Mehr Sanktionen stehen Lehrern in der benachbarten Schweiz zur Verfügung. Dort sind Strafarbeiten und Nachsitzen als Sanktionierungsmaßnahmen erlaubt. Und Eltern, welche die Kooperation mit der Schule beharrlich verweigern, droht eine Verwaltungsstrafe von bis zu 200 Franken. „Es ist grundsätzlich ein gutes Gefühl, über mehr Sanktionierungsmaßnahmen verfügen zu können, als die Kollegen in Österreich“, freut sich ein im Kanton St. Gallen beschäftigter Vorarlberger Lehrer.

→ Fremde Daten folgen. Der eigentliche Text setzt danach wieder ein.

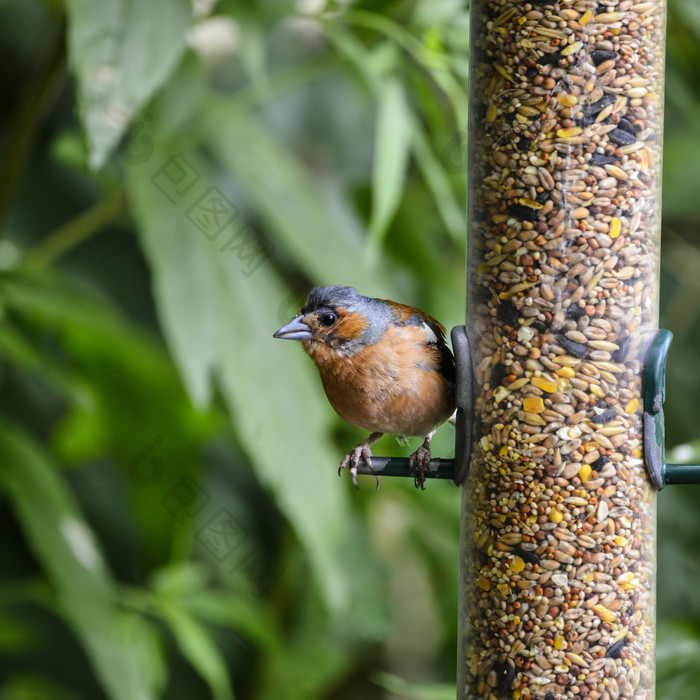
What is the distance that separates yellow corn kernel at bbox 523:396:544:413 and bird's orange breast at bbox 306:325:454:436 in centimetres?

Möglichkeiten von Sanktionen

Durch den Lehrer
» Ermahnen
» Tadeln,
» Zurechtweisen

Durch Bezirksschulinspektor
» Verhängung von Schulsuspendierung; diese kann bis zu vier Wochen dauern; Schüler kommt danach an die Schule zurück.

Durch Lehrerkonferenz
» Beschluss über den Ausschluss eines Schülers von der Schule als ultimatives Mittel; nachdem zuvor alle anderen Mittel ausgeschöpft wurden.